Extracted information:
%%

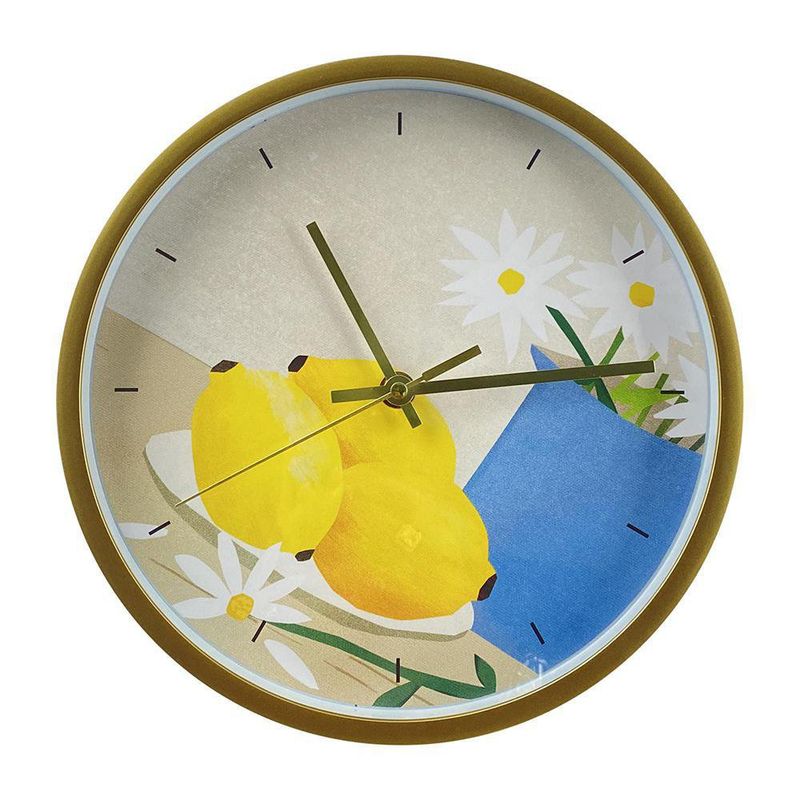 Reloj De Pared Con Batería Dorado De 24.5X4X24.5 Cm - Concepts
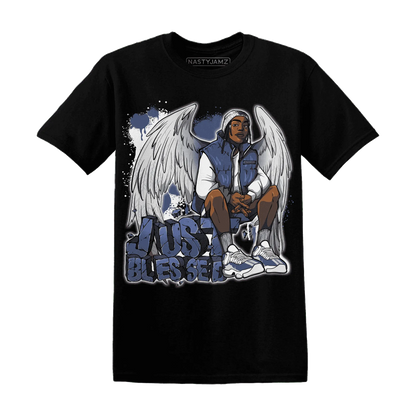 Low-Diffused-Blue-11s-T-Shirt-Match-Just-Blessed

%%
%%

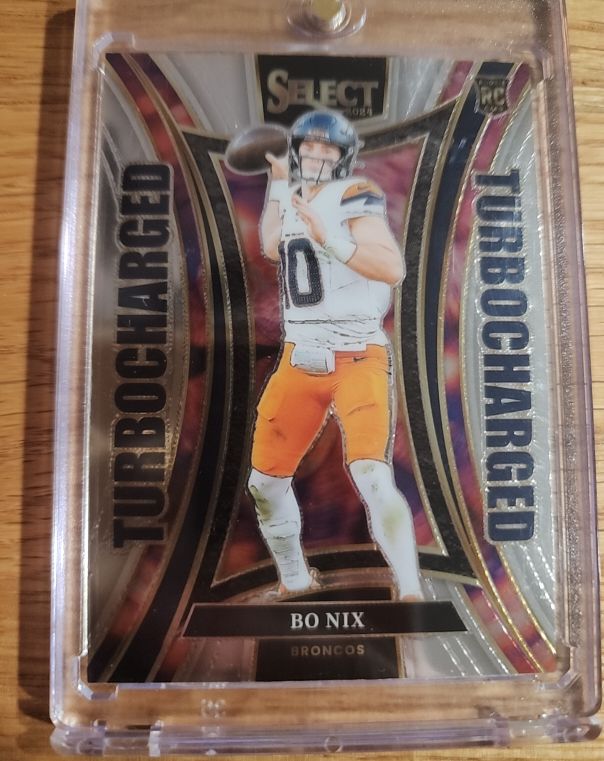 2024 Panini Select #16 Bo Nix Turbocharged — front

%%
%%

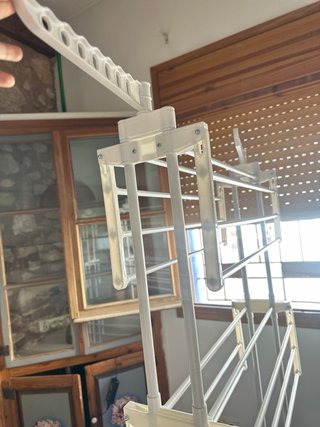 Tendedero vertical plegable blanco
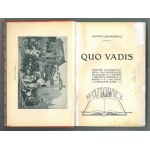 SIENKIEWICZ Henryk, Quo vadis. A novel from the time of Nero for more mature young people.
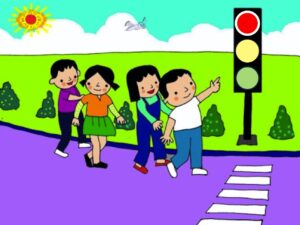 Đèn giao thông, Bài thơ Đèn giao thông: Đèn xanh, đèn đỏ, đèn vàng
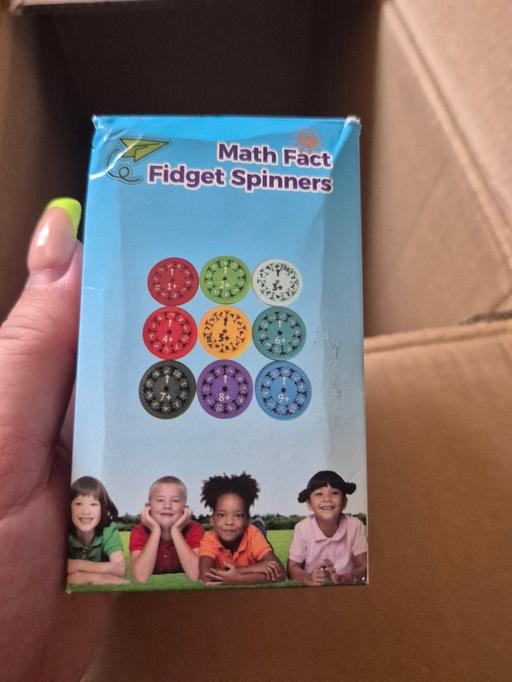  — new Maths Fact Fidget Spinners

%%

Problem to work on:
Copy the data word for word, from the line with "Tendedero vertical plegable blanco" through the line with "Fact Fidget Spinners", both included. Leave the pictures out of your answer.

Output of the task:
 Tendedero vertical plegable blanco
 SIENKIEWICZ Henryk, Quo vadis. A novel from the time of Nero for more mature young people.
 Đèn giao thông, Bài thơ Đèn giao thông: Đèn xanh, đèn đỏ, đèn vàng
  — new Maths Fact Fidget Spinners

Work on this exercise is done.